_Условие задания:_
Скопируйте без изменений фрагмент извлечённого текста от слов «Ставка на разврат, какую» до слов «запретное станет повседневным?» включительно.

_Извлечённый текст:_
'''

Ставка на разврат, какую делает наше время, безошибочна, но успех ее лишь на краткое время. Когда соитие перестанет быть радостью влюбленных и сделается приправой к сытной еде и вкусному питью, массы позна́ют усталость, пресыщенность и томление… Сладко лишь поядание запретного; с исчезновением запрета уйдет и сладость, и само желание. «Нарушение запретов», это излюбленное лакомство современности, скоро потеряет свой вкус, потому что запретное исчезнет. К нарушению каких заповедей будут призывать защитники «прав и свобод», когда запретное станет повседневным?

***

Ужасно то, что сила добра как будто совсем иссякла в мире. Есть только сила зла – или безразличие к нему, готовое подчиниться чему угодно, только бы оно было «популярно» и «современно». Нам не к чему прилепиться душой; нет такого дела, которому мы могли бы желать победы; нет другого добра, кроме того, что теплится в нас самих; вокруг – непроглядная ночь… Мы можем только отвращаться, отрицать, не принимать – но ни на что не можем смотреть с надеждой…

***

Когда поверхностный ум хочет казаться глубоким, он вместо маленьких радостей (на которые только и смотрит обычно) обращает свой взгляд на внешнюю трагичность жизни, не желая, однако, при этом замечать ее внутреннего смысла. Приосанясь, он говорит примерно так: «Да, солнце сверкает, воды плещут, и всё же под этим обманчивым покровом таится гибель. Как это прискорбно!! Будем же радоваться и веселиться, помня о том, как всё бессмысленно и ужасно!» Как можно видеть, эти потуги на глубокомыслие мало говорят не только об уме, но и о простом здравом смысле. Если жизнь «бессмысленна и ужасна», то зачем жить? Что это за радость? Или к радости идиота (который только и может плясать на кладбище) и сводится всё это глубокомыслие? А ведь оно весьма распространено на современном Западе – в странах, где дух гордости, противохристианства и гуманизма (читай самобожия) победил вполне. Там, в сущности, вполне восстановился дух прежнего самодовольного, миродержавного и богооставленного Рима. Это любопытно: по мере того, как христианская прививка отторгалась европейским стволом, всё яснее и яснее выступали в нем черты старого Рима, вплоть до (это уже черта современности) гладиаторов и алчущего развлечений плебса… Как будто, освободившись от христианского бремени, народы Запада свернули на естественную и знакомую им дорогу. Не зря Достоевский видел в социализме только новейшее переложение римской идеи. Либо человек поклоняется себе, либо Тому, Кто всех выше. Первый путь есть путь Рима, на него же и вернулись европейские народы. Христианство – надо признать – дало Европе меньше, чем Imperium, и вот теперь Христос ушел, а Рим – остался.

'''

_Исходные данные:_
'''

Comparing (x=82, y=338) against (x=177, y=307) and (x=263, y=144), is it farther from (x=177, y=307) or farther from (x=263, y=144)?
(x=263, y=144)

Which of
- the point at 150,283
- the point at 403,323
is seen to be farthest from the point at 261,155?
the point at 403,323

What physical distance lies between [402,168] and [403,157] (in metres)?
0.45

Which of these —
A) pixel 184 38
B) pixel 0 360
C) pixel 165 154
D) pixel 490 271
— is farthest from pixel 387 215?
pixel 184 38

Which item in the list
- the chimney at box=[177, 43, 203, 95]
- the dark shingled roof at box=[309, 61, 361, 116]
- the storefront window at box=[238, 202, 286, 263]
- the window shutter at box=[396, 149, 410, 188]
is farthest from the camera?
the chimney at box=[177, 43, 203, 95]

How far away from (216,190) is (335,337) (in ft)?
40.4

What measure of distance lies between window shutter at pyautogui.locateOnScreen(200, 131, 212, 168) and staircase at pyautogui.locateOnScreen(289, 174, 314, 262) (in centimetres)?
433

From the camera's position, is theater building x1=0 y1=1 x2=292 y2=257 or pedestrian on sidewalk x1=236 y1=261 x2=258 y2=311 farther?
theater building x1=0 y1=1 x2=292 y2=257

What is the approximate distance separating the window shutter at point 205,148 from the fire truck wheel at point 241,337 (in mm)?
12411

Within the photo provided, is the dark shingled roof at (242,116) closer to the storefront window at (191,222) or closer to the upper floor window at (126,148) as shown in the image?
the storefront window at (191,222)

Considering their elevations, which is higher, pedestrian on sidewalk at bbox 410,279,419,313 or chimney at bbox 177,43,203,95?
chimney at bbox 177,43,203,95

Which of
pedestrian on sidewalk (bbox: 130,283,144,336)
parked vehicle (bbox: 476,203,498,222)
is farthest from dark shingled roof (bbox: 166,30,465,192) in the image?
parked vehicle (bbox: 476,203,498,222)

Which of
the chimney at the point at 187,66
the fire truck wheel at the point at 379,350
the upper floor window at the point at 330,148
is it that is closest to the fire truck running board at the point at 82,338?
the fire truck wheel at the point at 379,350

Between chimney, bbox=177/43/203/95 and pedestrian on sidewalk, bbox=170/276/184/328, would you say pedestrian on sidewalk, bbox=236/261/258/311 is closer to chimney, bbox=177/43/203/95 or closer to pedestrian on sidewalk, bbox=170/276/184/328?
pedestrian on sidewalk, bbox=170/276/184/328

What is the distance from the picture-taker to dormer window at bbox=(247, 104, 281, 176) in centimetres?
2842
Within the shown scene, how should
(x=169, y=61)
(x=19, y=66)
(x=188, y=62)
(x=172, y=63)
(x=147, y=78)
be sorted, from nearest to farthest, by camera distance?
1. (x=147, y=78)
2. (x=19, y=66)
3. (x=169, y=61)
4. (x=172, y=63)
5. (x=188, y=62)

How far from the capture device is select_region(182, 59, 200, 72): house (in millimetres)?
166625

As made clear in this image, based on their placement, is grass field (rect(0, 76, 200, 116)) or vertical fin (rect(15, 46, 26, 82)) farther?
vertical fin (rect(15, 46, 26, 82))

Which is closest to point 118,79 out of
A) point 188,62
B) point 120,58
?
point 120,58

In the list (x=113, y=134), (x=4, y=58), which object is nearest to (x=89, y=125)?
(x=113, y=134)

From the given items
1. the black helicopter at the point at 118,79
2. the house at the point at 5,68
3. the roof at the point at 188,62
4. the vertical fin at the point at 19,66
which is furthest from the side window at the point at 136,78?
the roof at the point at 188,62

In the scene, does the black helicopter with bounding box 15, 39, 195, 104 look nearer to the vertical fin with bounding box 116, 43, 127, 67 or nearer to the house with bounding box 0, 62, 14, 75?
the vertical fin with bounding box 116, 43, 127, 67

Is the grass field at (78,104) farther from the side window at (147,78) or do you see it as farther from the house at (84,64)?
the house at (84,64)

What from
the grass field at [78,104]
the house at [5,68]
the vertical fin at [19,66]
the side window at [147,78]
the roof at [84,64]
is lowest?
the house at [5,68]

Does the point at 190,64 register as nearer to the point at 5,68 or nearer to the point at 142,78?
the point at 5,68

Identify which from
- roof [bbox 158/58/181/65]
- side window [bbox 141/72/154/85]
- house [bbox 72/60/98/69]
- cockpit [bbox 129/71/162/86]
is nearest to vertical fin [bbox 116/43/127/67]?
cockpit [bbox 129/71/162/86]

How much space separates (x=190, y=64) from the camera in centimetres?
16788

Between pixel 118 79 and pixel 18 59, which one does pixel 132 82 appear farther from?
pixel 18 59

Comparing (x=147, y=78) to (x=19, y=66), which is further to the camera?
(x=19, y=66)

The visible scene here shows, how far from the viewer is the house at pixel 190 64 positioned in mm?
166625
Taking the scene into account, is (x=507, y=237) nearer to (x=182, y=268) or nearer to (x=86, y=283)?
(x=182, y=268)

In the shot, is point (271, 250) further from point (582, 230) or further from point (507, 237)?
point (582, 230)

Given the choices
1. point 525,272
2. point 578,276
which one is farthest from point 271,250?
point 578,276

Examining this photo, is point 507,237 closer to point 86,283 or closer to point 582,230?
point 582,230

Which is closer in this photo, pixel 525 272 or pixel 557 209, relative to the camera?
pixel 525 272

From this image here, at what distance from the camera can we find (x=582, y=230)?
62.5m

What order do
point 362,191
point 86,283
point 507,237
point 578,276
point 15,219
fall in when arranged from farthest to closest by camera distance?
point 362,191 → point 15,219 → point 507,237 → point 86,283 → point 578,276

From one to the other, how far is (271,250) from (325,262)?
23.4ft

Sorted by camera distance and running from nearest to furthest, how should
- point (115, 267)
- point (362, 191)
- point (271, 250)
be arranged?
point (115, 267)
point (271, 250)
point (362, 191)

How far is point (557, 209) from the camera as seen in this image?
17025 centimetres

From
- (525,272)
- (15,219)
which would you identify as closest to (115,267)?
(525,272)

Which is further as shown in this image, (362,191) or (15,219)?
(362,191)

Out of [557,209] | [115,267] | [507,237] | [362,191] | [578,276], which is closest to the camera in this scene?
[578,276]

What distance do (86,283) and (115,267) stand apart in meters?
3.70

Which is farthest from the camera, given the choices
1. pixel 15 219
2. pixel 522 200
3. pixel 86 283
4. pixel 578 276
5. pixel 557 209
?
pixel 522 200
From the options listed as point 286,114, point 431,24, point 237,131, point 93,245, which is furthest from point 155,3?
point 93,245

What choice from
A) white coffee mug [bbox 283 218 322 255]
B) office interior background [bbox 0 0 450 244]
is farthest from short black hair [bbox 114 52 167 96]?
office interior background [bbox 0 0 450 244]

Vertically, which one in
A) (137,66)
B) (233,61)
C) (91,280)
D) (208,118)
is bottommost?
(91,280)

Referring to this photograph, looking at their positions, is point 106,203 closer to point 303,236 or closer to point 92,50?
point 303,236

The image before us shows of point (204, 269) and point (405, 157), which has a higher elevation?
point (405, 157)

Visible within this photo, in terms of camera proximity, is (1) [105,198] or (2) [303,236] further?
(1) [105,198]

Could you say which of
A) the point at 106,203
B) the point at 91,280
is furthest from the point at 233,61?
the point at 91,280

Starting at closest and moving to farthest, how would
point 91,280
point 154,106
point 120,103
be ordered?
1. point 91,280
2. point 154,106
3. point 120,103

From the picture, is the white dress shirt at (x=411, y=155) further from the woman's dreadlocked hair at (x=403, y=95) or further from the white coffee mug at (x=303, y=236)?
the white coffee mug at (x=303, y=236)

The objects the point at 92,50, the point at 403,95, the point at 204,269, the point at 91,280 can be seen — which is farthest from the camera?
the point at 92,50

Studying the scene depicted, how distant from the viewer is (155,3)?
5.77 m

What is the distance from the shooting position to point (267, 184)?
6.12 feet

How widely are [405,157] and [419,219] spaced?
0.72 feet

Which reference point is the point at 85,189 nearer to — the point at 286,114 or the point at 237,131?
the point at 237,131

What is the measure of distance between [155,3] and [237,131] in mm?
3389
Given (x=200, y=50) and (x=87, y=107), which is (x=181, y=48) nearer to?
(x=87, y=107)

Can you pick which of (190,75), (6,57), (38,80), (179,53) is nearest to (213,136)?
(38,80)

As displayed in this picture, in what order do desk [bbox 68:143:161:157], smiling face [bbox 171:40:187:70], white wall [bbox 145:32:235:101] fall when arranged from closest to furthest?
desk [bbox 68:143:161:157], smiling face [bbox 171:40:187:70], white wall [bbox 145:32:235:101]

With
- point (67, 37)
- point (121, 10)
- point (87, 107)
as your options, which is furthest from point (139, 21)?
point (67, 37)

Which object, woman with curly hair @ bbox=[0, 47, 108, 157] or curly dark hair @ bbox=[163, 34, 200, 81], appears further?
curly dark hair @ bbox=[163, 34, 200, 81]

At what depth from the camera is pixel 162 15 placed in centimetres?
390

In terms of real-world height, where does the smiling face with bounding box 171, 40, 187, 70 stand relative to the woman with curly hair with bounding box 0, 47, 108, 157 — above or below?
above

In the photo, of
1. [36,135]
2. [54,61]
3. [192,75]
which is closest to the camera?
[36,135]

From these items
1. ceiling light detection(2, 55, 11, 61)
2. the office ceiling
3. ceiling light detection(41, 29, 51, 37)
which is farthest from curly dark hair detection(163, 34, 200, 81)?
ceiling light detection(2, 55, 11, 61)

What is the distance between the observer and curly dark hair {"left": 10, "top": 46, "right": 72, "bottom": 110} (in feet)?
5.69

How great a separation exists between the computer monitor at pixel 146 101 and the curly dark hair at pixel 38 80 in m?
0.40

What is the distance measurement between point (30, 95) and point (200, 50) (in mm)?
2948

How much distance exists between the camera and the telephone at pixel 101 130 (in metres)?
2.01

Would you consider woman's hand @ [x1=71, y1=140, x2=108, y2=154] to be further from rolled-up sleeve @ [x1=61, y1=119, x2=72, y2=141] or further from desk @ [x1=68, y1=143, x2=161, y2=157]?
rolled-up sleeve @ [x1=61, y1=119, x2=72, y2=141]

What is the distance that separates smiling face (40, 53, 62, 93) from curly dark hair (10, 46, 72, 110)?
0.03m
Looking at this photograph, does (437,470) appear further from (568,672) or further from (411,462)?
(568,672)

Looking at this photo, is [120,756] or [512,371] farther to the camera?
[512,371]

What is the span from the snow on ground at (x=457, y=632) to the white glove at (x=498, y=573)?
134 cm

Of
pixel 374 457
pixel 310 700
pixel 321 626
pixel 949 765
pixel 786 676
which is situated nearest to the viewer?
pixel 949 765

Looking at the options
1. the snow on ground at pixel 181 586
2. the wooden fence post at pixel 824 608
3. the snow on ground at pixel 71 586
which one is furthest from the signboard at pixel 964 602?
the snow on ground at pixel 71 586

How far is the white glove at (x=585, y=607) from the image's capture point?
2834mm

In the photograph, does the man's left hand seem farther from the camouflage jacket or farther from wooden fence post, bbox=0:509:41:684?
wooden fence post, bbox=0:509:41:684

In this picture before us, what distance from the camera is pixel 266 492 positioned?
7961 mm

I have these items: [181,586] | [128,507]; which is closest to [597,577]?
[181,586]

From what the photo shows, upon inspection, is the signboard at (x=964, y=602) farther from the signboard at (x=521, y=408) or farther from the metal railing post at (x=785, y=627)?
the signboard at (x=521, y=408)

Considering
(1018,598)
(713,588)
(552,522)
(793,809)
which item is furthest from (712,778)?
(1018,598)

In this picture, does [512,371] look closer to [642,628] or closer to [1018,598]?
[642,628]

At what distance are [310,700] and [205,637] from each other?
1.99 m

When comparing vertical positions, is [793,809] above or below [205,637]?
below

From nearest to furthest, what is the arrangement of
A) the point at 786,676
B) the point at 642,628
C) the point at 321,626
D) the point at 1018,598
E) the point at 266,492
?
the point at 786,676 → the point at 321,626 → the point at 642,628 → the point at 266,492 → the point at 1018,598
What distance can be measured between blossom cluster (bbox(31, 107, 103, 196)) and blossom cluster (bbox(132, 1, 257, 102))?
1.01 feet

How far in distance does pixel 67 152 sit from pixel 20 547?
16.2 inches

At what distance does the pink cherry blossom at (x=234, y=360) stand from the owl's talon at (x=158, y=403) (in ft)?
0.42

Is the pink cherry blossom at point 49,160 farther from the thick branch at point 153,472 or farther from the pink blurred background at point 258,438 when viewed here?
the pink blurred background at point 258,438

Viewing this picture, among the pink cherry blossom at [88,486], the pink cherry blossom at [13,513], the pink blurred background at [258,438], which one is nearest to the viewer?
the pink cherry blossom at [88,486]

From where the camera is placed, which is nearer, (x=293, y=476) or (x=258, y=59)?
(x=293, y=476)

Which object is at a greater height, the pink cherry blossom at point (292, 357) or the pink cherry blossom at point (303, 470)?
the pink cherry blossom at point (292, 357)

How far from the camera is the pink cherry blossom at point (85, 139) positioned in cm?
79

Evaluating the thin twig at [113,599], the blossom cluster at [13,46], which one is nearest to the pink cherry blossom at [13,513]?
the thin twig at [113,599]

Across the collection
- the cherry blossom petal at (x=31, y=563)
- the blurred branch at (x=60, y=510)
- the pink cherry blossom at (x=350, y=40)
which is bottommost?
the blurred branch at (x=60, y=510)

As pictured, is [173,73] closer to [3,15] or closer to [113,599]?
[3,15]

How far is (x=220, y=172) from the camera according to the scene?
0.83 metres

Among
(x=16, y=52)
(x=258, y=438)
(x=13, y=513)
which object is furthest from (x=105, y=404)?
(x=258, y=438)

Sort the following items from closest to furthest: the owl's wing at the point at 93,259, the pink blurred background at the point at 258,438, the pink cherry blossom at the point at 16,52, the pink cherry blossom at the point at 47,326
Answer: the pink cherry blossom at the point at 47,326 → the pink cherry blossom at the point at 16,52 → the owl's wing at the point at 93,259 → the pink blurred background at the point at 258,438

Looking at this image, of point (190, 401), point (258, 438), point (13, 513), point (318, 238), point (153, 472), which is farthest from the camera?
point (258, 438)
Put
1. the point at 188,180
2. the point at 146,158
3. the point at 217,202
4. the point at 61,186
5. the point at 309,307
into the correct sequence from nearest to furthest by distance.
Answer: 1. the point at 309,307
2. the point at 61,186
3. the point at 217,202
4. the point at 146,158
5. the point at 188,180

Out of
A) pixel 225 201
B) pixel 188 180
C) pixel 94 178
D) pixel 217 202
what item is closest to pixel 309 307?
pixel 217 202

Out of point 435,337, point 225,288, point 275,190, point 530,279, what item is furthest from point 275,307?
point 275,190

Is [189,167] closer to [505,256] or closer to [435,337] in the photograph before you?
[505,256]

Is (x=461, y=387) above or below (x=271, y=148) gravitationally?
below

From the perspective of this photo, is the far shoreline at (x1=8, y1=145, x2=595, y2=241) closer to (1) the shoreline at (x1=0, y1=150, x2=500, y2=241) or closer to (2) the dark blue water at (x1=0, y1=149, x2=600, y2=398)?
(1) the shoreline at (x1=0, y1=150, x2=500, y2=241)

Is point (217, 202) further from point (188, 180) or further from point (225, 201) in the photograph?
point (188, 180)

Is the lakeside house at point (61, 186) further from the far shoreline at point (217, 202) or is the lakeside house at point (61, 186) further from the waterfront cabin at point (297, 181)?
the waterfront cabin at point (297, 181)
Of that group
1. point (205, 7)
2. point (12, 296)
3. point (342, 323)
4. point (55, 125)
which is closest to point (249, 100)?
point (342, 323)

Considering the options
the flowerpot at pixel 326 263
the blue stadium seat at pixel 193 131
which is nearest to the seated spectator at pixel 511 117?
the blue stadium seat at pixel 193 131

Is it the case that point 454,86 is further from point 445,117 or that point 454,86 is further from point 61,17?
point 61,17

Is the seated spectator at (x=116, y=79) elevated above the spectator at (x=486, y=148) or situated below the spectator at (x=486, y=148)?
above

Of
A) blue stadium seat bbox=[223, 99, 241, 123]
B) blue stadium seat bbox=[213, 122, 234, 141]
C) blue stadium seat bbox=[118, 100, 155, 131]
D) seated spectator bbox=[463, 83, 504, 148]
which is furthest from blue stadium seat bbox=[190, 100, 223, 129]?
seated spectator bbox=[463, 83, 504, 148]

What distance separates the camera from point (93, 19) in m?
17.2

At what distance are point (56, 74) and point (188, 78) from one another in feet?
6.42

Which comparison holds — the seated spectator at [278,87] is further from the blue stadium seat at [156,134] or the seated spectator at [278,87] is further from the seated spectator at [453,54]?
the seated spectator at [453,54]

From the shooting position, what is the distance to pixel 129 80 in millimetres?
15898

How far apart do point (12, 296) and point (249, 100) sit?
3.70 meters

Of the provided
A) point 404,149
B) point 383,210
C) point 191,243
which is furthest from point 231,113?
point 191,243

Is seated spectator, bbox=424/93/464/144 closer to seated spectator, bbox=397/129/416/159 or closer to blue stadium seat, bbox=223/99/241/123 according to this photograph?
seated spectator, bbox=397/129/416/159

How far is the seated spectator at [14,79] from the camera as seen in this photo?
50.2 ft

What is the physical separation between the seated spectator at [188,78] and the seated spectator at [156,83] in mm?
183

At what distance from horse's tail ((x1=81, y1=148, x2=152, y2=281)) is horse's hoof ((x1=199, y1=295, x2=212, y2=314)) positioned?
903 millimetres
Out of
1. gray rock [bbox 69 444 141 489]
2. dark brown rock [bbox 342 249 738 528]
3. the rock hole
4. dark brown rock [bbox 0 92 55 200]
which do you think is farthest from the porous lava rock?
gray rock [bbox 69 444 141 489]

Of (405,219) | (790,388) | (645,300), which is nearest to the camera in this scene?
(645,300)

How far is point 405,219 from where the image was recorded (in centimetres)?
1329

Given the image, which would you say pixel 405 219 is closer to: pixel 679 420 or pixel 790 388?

'''

_Ответ на задание:_
Ставка на разврат, какую делает наше время, безошибочна, но успех ее лишь на краткое время. Когда соитие перестанет быть радостью влюбленных и сделается приправой к сытной еде и вкусному питью, массы позна́ют усталость, пресыщенность и томление… Сладко лишь поядание запретного; с исчезновением запрета уйдет и сладость, и само желание. «Нарушение запретов», это излюбленное лакомство современности, скоро потеряет свой вкус, потому что запретное исчезнет. К нарушению каких заповедей будут призывать защитники «прав и свобод», когда запретное станет повседневным?